[SECÇÃO DO TEXTO]

- Cerca de 30 profissionais de saúde das equipas de dermatologia da Unidade Local de Saúde de Santa Maria foram intimados a repor quase 4 milhões de euros por cirurgias fraudulentas realizadas entre janeiro de 2021 e março de 2025.
- As cirurgias fraudulentas chegaram a valiar quase um milhão de euros, mas o Correio da Manhã apurou que o valor pedido pelo hospital aos profissionais é significativamente mais elevado.
- O principal devedor é o médico Miguel Alpalhão, que deu origem a uma averiguação da Inspeção-Geral das Atividades em Saúde (IGAS).
- Sozinho, Miguel Alpalhão pode ter de pagar cerca de 700 mil euros.
- A investigação envolve várias pessoas e está em curso, com o foco na responsabilidade dos profissionais na realização das cirurgias.
As equipas de dermatologia da Unidade Local de Saúde (ULS) de Santa Maria podem ter de devolver perto de 4 milhões de euros. O valor corresponde às cirurgias realizadas entre janeiro de 2021 e março de 2025, consideradas fraudulentas numa inspeção.

[EXCERTO DOS DADOS]
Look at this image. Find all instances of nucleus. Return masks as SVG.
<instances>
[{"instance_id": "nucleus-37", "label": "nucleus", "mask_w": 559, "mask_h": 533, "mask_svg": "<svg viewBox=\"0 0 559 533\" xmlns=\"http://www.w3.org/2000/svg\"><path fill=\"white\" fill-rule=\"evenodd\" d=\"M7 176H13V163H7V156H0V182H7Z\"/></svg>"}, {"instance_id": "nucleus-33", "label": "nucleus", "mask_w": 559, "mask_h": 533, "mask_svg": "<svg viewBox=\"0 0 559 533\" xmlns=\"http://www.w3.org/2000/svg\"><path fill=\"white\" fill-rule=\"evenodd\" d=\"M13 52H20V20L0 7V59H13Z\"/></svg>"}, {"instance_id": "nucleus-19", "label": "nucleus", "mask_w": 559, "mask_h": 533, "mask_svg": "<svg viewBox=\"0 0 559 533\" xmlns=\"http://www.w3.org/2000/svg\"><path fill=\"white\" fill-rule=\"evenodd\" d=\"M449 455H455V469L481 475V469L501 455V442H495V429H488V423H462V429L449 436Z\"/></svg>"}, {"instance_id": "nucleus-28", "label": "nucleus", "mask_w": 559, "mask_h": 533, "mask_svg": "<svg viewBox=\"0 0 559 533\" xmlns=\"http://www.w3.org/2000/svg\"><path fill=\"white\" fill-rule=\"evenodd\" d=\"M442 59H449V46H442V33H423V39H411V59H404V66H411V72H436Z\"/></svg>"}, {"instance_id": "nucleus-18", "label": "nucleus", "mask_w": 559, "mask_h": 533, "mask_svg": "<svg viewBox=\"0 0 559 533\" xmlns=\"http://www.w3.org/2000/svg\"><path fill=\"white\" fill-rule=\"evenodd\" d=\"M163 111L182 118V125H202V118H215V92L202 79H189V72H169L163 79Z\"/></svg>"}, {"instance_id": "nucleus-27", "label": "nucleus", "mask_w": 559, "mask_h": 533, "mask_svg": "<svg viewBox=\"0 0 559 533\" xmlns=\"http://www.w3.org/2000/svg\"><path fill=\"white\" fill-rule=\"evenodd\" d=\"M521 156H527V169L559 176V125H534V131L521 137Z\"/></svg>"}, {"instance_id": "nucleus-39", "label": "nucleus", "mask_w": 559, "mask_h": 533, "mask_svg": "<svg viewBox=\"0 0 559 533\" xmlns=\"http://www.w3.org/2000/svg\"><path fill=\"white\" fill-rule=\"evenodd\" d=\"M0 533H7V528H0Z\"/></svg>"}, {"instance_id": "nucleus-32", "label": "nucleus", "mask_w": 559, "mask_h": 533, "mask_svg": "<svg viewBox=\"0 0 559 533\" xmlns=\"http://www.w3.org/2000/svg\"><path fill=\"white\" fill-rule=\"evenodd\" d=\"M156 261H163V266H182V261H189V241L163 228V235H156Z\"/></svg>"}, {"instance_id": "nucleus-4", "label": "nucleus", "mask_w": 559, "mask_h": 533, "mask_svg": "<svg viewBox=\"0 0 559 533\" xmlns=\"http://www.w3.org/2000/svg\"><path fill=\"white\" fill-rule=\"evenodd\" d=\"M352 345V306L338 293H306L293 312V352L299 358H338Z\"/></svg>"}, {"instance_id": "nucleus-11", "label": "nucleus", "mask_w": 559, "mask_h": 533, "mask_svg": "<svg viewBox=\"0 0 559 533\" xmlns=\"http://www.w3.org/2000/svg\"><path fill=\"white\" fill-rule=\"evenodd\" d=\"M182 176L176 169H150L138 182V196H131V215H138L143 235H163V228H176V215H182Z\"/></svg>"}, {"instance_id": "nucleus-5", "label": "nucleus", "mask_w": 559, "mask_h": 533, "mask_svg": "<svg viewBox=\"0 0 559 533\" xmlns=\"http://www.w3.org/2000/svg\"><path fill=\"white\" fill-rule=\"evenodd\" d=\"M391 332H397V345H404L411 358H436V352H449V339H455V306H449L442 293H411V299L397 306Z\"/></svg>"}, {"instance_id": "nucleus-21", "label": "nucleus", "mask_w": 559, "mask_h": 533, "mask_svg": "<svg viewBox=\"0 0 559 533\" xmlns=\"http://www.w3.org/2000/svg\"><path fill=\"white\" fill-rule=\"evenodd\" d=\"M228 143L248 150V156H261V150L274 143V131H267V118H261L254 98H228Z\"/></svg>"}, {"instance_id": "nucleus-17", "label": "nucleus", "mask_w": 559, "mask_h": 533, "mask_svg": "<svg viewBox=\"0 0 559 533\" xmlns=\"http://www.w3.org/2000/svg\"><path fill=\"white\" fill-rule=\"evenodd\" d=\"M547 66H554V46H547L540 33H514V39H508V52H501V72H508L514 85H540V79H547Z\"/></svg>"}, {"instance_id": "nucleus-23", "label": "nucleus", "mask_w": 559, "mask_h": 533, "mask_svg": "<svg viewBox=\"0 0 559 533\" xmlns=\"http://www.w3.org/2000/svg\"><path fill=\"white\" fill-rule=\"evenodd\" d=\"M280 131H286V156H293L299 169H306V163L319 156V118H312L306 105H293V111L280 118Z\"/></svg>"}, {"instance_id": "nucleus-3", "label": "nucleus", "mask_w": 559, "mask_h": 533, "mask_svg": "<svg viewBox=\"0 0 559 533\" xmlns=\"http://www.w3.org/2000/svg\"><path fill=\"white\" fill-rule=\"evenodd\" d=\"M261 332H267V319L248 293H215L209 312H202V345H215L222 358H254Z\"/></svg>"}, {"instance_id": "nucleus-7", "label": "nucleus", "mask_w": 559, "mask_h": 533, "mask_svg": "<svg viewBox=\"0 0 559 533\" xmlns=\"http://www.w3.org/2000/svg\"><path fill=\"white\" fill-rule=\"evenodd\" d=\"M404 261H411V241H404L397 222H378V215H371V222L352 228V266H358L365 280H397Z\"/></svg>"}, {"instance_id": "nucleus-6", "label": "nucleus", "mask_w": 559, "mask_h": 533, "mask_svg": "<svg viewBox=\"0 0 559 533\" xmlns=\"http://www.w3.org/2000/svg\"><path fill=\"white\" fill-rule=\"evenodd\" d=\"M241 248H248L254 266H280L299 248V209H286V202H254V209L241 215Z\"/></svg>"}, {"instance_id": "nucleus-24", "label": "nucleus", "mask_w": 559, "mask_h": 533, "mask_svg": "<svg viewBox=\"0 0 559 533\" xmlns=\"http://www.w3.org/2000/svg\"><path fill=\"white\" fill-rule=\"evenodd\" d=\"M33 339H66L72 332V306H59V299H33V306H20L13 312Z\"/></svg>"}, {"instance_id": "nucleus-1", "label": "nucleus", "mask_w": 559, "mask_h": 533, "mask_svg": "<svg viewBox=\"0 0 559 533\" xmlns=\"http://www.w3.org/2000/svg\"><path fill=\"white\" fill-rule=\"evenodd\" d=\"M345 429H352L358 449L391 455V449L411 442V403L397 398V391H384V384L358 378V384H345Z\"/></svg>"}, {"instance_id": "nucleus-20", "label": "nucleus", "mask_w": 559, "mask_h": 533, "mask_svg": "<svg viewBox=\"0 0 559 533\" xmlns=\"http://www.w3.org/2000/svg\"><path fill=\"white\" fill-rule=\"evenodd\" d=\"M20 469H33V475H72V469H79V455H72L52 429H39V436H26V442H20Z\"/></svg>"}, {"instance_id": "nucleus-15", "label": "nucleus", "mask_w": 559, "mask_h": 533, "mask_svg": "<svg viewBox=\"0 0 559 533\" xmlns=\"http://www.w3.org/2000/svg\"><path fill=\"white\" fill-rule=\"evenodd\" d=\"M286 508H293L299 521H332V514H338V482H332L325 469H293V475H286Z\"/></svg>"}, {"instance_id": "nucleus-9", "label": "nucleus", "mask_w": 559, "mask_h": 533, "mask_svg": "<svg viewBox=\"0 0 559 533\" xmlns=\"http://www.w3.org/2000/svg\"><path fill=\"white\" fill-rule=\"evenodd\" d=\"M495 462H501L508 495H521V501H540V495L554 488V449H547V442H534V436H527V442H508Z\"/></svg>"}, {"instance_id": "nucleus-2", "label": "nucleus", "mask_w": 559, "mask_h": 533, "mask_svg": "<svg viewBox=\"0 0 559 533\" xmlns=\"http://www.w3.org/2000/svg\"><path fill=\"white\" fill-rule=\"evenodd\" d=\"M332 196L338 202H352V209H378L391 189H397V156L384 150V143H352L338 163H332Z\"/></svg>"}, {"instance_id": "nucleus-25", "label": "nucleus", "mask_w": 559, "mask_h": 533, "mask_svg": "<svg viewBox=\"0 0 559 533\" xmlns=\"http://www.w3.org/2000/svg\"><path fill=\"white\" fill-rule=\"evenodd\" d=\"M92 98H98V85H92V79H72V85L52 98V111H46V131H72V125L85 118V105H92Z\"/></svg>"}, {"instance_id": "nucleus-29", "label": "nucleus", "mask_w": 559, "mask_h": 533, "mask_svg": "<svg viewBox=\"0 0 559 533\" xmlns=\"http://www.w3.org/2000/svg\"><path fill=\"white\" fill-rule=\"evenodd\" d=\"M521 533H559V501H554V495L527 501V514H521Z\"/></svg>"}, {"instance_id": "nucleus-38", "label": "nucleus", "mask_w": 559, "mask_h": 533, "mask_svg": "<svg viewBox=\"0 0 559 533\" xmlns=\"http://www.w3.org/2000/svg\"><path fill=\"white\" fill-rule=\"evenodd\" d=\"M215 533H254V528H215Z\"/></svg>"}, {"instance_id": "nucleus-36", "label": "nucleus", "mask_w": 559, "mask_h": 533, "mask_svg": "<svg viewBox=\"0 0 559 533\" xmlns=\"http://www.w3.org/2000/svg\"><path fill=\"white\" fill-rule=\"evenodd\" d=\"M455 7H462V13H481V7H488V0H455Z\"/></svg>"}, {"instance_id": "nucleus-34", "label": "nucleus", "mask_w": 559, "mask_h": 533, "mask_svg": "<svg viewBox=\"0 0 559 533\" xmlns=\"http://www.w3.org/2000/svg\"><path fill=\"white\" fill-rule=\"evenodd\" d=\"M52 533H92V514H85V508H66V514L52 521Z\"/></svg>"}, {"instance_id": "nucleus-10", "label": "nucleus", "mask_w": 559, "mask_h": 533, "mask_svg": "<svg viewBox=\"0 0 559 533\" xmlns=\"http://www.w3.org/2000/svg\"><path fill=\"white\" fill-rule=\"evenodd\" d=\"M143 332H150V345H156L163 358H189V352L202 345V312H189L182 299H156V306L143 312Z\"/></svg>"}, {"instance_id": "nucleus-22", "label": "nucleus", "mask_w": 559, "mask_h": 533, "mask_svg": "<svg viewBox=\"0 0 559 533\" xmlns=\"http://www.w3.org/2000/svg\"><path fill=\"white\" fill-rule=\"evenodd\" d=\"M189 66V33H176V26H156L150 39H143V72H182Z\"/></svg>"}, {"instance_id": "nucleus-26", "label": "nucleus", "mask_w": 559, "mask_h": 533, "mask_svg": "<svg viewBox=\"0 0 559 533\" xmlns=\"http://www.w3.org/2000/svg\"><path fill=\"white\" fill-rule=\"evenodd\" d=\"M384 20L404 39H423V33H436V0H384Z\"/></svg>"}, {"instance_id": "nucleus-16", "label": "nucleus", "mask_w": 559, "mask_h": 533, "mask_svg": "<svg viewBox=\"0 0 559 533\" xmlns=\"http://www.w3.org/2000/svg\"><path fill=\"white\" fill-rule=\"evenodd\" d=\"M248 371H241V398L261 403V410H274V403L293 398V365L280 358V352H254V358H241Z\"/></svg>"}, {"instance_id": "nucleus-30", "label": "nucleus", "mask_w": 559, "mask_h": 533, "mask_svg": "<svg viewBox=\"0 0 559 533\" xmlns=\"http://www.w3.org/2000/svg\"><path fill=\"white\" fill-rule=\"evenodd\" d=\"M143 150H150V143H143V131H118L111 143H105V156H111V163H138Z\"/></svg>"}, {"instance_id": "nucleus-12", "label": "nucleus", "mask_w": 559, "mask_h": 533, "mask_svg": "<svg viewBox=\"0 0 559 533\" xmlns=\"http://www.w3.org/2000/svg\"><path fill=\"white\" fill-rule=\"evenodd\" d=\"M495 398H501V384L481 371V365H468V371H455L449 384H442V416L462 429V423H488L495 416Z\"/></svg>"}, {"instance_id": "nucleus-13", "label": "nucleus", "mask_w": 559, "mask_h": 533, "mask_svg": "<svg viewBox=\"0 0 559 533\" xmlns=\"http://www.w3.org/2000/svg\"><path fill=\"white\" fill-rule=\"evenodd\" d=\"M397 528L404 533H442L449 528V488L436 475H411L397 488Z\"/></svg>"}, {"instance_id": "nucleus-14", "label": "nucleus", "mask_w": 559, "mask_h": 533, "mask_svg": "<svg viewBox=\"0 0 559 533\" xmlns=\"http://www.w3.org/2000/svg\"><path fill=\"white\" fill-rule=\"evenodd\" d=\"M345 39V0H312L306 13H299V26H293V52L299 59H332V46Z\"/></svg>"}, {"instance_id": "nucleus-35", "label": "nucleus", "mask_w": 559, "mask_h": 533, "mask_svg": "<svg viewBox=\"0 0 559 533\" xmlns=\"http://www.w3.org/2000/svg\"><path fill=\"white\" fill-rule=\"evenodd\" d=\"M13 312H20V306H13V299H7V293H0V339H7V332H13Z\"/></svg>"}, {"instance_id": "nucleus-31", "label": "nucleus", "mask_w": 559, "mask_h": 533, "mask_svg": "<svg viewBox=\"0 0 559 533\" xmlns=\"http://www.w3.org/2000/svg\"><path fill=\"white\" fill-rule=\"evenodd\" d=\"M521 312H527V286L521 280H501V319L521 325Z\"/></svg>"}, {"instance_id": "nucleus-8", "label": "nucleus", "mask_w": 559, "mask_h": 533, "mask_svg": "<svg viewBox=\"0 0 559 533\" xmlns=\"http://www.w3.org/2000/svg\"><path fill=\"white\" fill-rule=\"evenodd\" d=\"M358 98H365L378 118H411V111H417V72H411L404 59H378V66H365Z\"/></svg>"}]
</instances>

[O QUE FAZER]
1. Responda, com base no texto sobre as cirurgias na dermatologia de Santa Maria, a estas perguntas:
(a) Entre que datas foram realizadas as cirurgias consideradas fraudulentas?
(b) Quem é o principal devedor?
(c) Quanto pode esse devedor ter de pagar sozinho?
2. Indique se cada afirmação está de acordo com o texto sobre as cirurgias na dermatologia de Santa Maria, respondendo sim ou não e citando as palavras do texto que o decidem:
(a) Cerca de 30 profissionais de saúde foram intimados a repor dinheiro.
(b) A investigação já terminou.
(c) A averiguação foi feita pela Inspeção-Geral das Atividades em Saúde.
3. Retome o texto sobre as cirurgias na dermatologia de Santa Maria a partir do ponto em que termina.

[RESPOSTAS]
1.
(a) Entre janeiro de 2021 e março de 2025.
(b) O médico Miguel Alpalhão.
(c) Cerca de 700 mil euros.

2.
(a) Sim: "Cerca de 30 profissionais de saúde das equipas de dermatologia da Unidade Local de Saúde de Santa Maria foram intimados a repor quase 4 milhões de euros".
(b) Não: "A investigação envolve várias pessoas e está em curso".
(c) Sim: "deu origem a uma averiguação da Inspeção-Geral das Atividades em Saúde (IGAS)".

3.
Cerca de 30 profissionais de saúde, entre médicos e enfermeiros, integram as equipas envolvidas no alegado esquema. A Inspeção-Geral das Atividades em Saúde (IGAS) deu início à averiguação que originou o pedido de reposição financeira.
O principal devedor é o médico Miguel Alpalhão, que esteve na origem da averiguação. Conforme o Correio da Manhã, este será responsável por cerca de 700 mil euros. O CM também indica que o montante exigido aos profissionais é superior ao valor das cirurgias realizadas.